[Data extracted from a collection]
________

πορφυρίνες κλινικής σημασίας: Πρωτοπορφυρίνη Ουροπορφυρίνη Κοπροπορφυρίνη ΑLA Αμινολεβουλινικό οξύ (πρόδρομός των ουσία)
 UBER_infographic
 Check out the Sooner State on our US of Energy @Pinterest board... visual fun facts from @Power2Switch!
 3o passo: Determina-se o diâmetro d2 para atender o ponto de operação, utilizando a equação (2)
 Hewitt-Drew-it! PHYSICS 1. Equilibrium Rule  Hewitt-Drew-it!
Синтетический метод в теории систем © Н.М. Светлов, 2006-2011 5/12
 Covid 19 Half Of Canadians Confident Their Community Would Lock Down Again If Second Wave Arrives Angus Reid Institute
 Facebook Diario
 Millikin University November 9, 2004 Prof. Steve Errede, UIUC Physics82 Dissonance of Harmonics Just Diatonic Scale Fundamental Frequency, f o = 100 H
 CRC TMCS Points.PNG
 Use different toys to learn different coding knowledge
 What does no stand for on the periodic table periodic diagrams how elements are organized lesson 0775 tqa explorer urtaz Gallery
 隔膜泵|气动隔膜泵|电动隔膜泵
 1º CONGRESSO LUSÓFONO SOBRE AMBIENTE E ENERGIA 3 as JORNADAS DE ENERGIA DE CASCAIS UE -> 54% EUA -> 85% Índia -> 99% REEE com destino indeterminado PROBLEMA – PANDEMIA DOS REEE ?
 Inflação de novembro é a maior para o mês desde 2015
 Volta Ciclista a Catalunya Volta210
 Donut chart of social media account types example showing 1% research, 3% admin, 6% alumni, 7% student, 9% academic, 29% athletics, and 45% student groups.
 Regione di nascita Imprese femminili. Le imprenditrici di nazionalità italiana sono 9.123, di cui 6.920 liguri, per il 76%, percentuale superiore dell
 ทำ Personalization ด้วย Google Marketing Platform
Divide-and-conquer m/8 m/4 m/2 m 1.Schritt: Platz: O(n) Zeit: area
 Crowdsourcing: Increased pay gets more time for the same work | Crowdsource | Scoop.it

________

> [Action item]
List all lines above in which the string "para" appears.

> [Written response]
 3o passo: Determina-se o diâmetro d2 para atender o ponto de operação, utilizando a equação (2)
 Inflação de novembro é a maior para o mês desde 2015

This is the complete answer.